### GOAL OF THE EXERCISE
All lines from the line containing "Consider this experimental" up to and including the last line of the entries must be written out exactly, with no others.

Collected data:
>>>
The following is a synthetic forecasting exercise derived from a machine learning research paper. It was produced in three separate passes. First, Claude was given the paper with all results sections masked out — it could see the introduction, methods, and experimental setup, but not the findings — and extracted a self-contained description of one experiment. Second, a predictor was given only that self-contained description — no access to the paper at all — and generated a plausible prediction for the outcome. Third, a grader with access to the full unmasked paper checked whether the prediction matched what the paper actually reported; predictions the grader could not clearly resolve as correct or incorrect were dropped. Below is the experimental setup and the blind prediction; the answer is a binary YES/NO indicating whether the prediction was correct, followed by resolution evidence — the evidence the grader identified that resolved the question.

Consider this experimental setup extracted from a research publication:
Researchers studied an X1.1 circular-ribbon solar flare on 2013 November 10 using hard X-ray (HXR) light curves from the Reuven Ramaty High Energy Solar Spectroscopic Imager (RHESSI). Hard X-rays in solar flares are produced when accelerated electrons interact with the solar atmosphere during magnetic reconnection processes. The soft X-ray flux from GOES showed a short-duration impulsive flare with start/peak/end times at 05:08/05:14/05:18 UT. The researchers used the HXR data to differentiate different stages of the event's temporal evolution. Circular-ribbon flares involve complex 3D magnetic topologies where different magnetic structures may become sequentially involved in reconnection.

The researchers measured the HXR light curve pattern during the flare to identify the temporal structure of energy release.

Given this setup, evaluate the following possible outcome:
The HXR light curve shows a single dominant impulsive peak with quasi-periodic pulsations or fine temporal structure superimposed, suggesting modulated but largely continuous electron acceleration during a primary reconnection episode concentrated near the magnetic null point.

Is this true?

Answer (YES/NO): NO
<<<
### TASK SOLUTION
Consider this experimental setup extracted from a research publication:
Researchers studied an X1.1 circular-ribbon solar flare on 2013 November 10 using hard X-ray (HXR) light curves from the Reuven Ramaty High Energy Solar Spectroscopic Imager (RHESSI). Hard X-rays in solar flares are produced when accelerated electrons interact with the solar atmosphere during magnetic reconnection processes. The soft X-ray flux from GOES showed a short-duration impulsive flare with start/peak/end times at 05:08/05:14/05:18 UT. The researchers used the HXR data to differentiate different stages of the event's temporal evolution. Circular-ribbon flares involve complex 3D magnetic topologies where different magnetic structures may become sequentially involved in reconnection.

The researchers measured the HXR light curve pattern during the flare to identify the temporal structure of energy release.

Given this setup, evaluate the following possible outcome:
The HXR light curve shows a single dominant impulsive peak with quasi-periodic pulsations or fine temporal structure superimposed, suggesting modulated but largely continuous electron acceleration during a primary reconnection episode concentrated near the magnetic null point.

Is this true?

Answer (YES/NO): NO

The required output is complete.